Em seu doutorado, ele tem analisado filmes latino-americanos inscritos nas edições do Brasília Animation Festival (BAF), único evento do Distrito Federal voltado à temática e do qual é um dos organizadores. A ideia é avaliar a composição da cena animada, a partir de questões técnicas, como realização, produção, orçamento, equipe envolvida e temática, para compreender de que forma esses elementos e suas limitações implicam no que será visto pelo espectador na telona.
“A minha intenção é produzir uma episteme que vem daqui, ou seja, produzir um pensamento e um fazer que tenha a nossa cara, nossa digital”, afirma o pesquisador.
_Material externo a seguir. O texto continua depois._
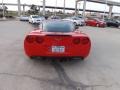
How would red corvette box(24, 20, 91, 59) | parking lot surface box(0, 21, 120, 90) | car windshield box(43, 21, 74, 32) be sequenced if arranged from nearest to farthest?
parking lot surface box(0, 21, 120, 90)
red corvette box(24, 20, 91, 59)
car windshield box(43, 21, 74, 32)

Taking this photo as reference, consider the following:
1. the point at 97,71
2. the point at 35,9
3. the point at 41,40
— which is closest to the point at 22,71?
the point at 41,40

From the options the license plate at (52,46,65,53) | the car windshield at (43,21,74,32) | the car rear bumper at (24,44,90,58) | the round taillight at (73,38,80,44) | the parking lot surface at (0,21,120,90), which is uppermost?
the car windshield at (43,21,74,32)

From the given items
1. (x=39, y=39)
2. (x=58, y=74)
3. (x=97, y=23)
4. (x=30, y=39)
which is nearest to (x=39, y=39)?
(x=39, y=39)

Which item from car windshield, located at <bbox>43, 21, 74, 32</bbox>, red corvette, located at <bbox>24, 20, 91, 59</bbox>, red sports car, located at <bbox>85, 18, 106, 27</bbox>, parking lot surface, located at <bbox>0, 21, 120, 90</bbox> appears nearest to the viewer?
parking lot surface, located at <bbox>0, 21, 120, 90</bbox>

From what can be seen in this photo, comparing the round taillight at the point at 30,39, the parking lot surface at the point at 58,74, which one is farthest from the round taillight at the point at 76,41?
the round taillight at the point at 30,39

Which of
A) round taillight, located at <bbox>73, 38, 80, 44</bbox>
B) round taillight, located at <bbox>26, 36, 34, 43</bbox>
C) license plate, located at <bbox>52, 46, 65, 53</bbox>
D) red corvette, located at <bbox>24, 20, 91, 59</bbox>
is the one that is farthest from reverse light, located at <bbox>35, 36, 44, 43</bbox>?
round taillight, located at <bbox>73, 38, 80, 44</bbox>

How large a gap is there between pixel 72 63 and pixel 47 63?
808 mm

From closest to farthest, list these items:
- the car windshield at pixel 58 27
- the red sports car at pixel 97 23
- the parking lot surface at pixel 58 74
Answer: the parking lot surface at pixel 58 74 → the car windshield at pixel 58 27 → the red sports car at pixel 97 23

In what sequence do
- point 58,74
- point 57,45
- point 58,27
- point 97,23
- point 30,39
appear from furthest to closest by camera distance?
1. point 97,23
2. point 58,27
3. point 30,39
4. point 57,45
5. point 58,74

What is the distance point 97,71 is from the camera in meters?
6.61

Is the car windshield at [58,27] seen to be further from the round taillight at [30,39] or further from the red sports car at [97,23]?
the red sports car at [97,23]

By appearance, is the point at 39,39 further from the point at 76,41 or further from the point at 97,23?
the point at 97,23

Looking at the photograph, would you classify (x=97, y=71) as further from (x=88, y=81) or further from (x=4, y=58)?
(x=4, y=58)

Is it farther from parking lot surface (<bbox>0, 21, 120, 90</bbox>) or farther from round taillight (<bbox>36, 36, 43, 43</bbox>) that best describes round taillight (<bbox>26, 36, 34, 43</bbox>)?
parking lot surface (<bbox>0, 21, 120, 90</bbox>)
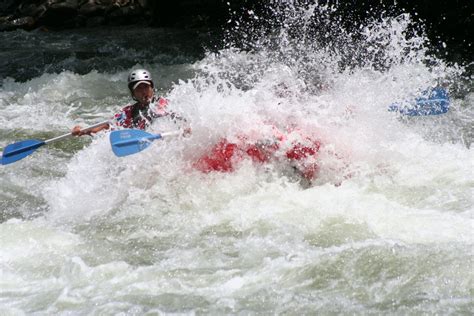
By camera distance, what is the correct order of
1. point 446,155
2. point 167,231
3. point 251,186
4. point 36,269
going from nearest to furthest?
point 36,269, point 167,231, point 251,186, point 446,155

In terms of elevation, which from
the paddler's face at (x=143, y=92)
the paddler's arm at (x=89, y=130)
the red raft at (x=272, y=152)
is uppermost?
the paddler's face at (x=143, y=92)

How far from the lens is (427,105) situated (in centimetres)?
588

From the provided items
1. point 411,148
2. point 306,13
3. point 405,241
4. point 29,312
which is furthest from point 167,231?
point 306,13

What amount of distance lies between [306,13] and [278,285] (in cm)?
840

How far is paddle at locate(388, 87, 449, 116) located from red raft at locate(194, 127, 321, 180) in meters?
1.14

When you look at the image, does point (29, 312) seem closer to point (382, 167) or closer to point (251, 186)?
point (251, 186)

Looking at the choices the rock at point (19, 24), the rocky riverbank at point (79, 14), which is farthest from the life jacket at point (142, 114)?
the rock at point (19, 24)

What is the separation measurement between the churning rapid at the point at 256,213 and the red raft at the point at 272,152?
2.4 inches

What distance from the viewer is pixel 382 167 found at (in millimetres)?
5164

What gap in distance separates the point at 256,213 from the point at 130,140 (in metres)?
1.16

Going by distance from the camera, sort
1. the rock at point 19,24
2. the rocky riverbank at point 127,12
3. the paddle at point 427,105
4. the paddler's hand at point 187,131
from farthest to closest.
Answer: the rock at point 19,24, the rocky riverbank at point 127,12, the paddle at point 427,105, the paddler's hand at point 187,131

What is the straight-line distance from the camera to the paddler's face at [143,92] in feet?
18.2

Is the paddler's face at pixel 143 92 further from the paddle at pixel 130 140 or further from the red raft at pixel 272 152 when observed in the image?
the red raft at pixel 272 152

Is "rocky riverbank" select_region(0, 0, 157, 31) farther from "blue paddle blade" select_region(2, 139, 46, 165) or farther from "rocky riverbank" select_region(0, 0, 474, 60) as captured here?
"blue paddle blade" select_region(2, 139, 46, 165)
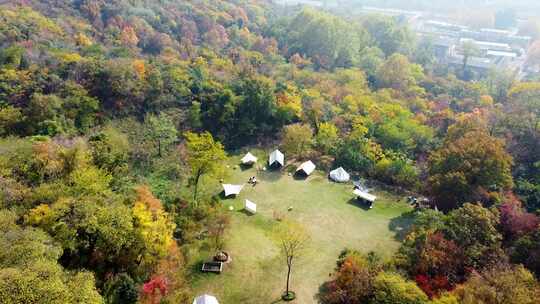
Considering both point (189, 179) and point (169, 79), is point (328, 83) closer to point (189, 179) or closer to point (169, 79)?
point (169, 79)

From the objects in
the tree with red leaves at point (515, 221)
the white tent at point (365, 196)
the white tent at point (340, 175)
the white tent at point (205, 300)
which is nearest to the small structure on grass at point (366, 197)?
the white tent at point (365, 196)

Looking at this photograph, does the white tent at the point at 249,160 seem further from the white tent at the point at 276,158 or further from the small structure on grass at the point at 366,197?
the small structure on grass at the point at 366,197

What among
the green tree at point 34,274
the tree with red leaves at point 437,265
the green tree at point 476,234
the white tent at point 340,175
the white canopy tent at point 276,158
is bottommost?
the white tent at point 340,175

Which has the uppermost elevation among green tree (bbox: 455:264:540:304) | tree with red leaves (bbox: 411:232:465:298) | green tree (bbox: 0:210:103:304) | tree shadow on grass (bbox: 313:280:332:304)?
green tree (bbox: 0:210:103:304)

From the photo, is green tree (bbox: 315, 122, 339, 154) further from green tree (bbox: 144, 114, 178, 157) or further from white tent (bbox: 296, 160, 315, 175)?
green tree (bbox: 144, 114, 178, 157)

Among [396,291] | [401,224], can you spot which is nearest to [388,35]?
[401,224]

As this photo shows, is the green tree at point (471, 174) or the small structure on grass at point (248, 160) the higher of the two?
the green tree at point (471, 174)

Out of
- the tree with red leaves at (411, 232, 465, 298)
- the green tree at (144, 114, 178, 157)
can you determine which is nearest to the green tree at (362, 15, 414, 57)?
the green tree at (144, 114, 178, 157)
A partir das aproximações com o campo da atuação, pelo viés do teatro de formas animadas, a pesquisa, ainda em fase inicial, busca também ampliar as percepções sobre o corpo no universo da animação e investigar de que modo a maneira de entender o corpo pode influenciar no fazer fílmico. “Comecei a pensar essa relação pela percepção de que a minha experiência em atuação ajuda na minha prática em animação”, assinala.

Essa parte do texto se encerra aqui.